#### What you will do
Can you reproduce each of the rows below word for word, keeping every line unchanged?

Saved rows

# # # # #

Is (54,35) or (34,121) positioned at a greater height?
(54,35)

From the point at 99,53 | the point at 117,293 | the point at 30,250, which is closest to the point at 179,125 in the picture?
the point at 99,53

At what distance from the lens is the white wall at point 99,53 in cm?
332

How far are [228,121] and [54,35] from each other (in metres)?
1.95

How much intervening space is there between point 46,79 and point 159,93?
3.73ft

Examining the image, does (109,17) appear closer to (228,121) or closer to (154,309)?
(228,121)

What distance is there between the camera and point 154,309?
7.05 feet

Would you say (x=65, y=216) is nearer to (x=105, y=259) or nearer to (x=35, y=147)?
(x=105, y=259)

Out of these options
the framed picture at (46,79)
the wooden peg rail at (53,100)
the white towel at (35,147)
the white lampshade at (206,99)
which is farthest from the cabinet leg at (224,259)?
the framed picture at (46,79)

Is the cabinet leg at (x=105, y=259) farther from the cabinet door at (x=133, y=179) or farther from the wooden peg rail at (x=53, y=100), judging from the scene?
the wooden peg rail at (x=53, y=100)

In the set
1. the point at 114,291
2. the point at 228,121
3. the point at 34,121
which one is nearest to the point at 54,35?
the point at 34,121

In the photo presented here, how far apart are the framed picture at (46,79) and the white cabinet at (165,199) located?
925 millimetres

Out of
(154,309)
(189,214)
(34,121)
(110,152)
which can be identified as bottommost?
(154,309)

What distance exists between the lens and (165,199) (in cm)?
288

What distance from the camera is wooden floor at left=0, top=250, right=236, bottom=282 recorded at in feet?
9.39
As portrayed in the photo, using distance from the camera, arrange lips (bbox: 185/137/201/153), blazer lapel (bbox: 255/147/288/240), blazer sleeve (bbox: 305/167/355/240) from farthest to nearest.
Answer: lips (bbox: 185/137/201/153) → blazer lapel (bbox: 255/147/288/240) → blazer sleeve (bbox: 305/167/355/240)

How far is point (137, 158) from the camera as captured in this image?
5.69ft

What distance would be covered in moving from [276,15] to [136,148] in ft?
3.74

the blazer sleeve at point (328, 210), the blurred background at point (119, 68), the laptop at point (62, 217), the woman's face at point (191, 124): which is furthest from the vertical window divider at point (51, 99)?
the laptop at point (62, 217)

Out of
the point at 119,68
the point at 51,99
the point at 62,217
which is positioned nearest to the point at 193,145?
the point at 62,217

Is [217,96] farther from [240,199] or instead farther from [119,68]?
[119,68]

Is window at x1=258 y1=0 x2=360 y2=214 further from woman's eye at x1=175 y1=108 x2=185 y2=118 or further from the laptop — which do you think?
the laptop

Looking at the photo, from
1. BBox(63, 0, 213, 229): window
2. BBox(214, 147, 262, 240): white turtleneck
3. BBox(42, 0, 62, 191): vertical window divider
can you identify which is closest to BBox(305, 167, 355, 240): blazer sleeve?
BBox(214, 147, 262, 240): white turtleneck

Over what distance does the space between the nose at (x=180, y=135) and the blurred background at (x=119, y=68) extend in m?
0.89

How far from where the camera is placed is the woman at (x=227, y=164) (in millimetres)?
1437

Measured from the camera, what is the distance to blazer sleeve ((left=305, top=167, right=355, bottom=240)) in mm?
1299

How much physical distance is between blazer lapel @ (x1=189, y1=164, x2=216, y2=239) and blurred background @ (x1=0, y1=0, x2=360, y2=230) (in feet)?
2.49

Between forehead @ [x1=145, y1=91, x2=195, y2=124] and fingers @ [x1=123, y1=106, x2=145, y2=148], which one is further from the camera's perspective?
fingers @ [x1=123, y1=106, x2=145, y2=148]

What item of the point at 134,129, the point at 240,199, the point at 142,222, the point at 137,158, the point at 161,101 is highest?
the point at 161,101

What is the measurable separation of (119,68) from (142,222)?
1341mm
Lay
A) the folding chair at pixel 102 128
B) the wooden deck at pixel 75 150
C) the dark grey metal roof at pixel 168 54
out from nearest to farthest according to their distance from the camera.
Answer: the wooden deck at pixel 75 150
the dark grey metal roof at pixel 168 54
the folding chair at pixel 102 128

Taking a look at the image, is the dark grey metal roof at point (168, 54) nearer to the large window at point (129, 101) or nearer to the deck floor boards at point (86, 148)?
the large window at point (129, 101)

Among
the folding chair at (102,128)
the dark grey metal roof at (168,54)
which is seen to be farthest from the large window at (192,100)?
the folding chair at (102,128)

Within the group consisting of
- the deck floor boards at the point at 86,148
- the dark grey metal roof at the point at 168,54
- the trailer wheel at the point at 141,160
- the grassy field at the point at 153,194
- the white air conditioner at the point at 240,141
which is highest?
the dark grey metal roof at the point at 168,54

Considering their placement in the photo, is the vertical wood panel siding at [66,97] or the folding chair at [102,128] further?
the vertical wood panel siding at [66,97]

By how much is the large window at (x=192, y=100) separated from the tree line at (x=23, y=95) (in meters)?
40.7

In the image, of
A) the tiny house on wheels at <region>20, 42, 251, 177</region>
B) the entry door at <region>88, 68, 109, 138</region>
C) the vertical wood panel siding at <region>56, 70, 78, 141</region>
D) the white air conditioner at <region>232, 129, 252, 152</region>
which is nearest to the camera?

# # # # #

#### Result below
Is (54,35) or (34,121) positioned at a greater height?
(54,35)

From the point at 99,53 | the point at 117,293 | the point at 30,250, which is closest to the point at 179,125 in the picture?
the point at 99,53

At what distance from the lens is the white wall at point 99,53 in cm?
332

How far are [228,121] and [54,35] from each other (in metres)?
1.95

How much intervening space is there between point 46,79 and point 159,93?
3.73ft

Examining the image, does (109,17) appear closer to (228,121) or closer to (154,309)?
(228,121)

What distance is there between the camera and point 154,309?
7.05 feet

Would you say (x=65, y=216) is nearer to (x=105, y=259) or nearer to (x=35, y=147)?
(x=105, y=259)

Out of these options
the framed picture at (46,79)
the wooden peg rail at (53,100)
the white towel at (35,147)
the white lampshade at (206,99)
which is farthest from the cabinet leg at (224,259)?
the framed picture at (46,79)

Is the cabinet leg at (x=105, y=259) farther from the cabinet door at (x=133, y=179) or farther from the wooden peg rail at (x=53, y=100), judging from the scene?
the wooden peg rail at (x=53, y=100)

In the set
1. the point at 114,291
2. the point at 228,121
3. the point at 34,121
which one is nearest to the point at 54,35?
the point at 34,121

In the photo presented here, how far apart are the framed picture at (46,79) and the white cabinet at (165,199) located?
925 millimetres

Out of
(154,309)
(189,214)
(34,121)
(110,152)
which can be identified as bottommost?
(154,309)

What distance exists between the lens and (165,199) (in cm)?
288

What distance from the camera is wooden floor at left=0, top=250, right=236, bottom=282 recorded at in feet?
9.39
As portrayed in the photo, using distance from the camera, arrange lips (bbox: 185/137/201/153), blazer lapel (bbox: 255/147/288/240), blazer sleeve (bbox: 305/167/355/240) from farthest to nearest.
Answer: lips (bbox: 185/137/201/153) → blazer lapel (bbox: 255/147/288/240) → blazer sleeve (bbox: 305/167/355/240)

How far is point (137, 158) from the camera as captured in this image?
5.69ft

What distance would be covered in moving from [276,15] to [136,148] in ft?
3.74

the blazer sleeve at point (328, 210), the blurred background at point (119, 68), the laptop at point (62, 217), the woman's face at point (191, 124): which is furthest from the vertical window divider at point (51, 99)?
the laptop at point (62, 217)

Out of
the point at 119,68
the point at 51,99
the point at 62,217
which is positioned nearest to the point at 193,145?
the point at 62,217

Is [217,96] farther from [240,199] or instead farther from [119,68]?
[119,68]

Is window at x1=258 y1=0 x2=360 y2=214 further from woman's eye at x1=175 y1=108 x2=185 y2=118 or further from the laptop — which do you think?
the laptop

Looking at the photo, from
1. BBox(63, 0, 213, 229): window
2. BBox(214, 147, 262, 240): white turtleneck
3. BBox(42, 0, 62, 191): vertical window divider
can you identify which is closest to BBox(305, 167, 355, 240): blazer sleeve?
BBox(214, 147, 262, 240): white turtleneck

Over what distance does the space between the nose at (x=180, y=135) and the blurred background at (x=119, y=68) extend in m?
0.89

How far from where the camera is placed is the woman at (x=227, y=164) (in millimetres)?
1437

Measured from the camera, what is the distance to blazer sleeve ((left=305, top=167, right=355, bottom=240)) in mm?
1299

How much physical distance is between blazer lapel @ (x1=189, y1=164, x2=216, y2=239) and blurred background @ (x1=0, y1=0, x2=360, y2=230) (in feet)?
2.49

Between forehead @ [x1=145, y1=91, x2=195, y2=124] and fingers @ [x1=123, y1=106, x2=145, y2=148], which one is further from the camera's perspective?
fingers @ [x1=123, y1=106, x2=145, y2=148]

What item of the point at 134,129, the point at 240,199, the point at 142,222, the point at 137,158, the point at 161,101 is highest?
the point at 161,101

What is the measurable separation of (119,68) from (142,222)?
1341mm
Lay
A) the folding chair at pixel 102 128
B) the wooden deck at pixel 75 150
C) the dark grey metal roof at pixel 168 54
out from nearest to farthest according to their distance from the camera.
Answer: the wooden deck at pixel 75 150
the dark grey metal roof at pixel 168 54
the folding chair at pixel 102 128

Taking a look at the image, is the dark grey metal roof at point (168, 54) nearer to the large window at point (129, 101) or nearer to the deck floor boards at point (86, 148)?
the large window at point (129, 101)

Among
the folding chair at (102,128)
the dark grey metal roof at (168,54)
which is seen to be farthest from the large window at (192,100)?
the folding chair at (102,128)

Within the group consisting of
- the deck floor boards at the point at 86,148
- the dark grey metal roof at the point at 168,54
- the trailer wheel at the point at 141,160
- the grassy field at the point at 153,194
- the white air conditioner at the point at 240,141
which is highest?
the dark grey metal roof at the point at 168,54

Considering their placement in the photo, is the vertical wood panel siding at [66,97] or the folding chair at [102,128] further?
the vertical wood panel siding at [66,97]

By how much is the large window at (x=192, y=100) separated from the tree line at (x=23, y=95) (in meters)?
40.7

In the image, of
A) the tiny house on wheels at <region>20, 42, 251, 177</region>
B) the entry door at <region>88, 68, 109, 138</region>
C) the vertical wood panel siding at <region>56, 70, 78, 141</region>
D) the white air conditioner at <region>232, 129, 252, 152</region>
which is nearest to the camera?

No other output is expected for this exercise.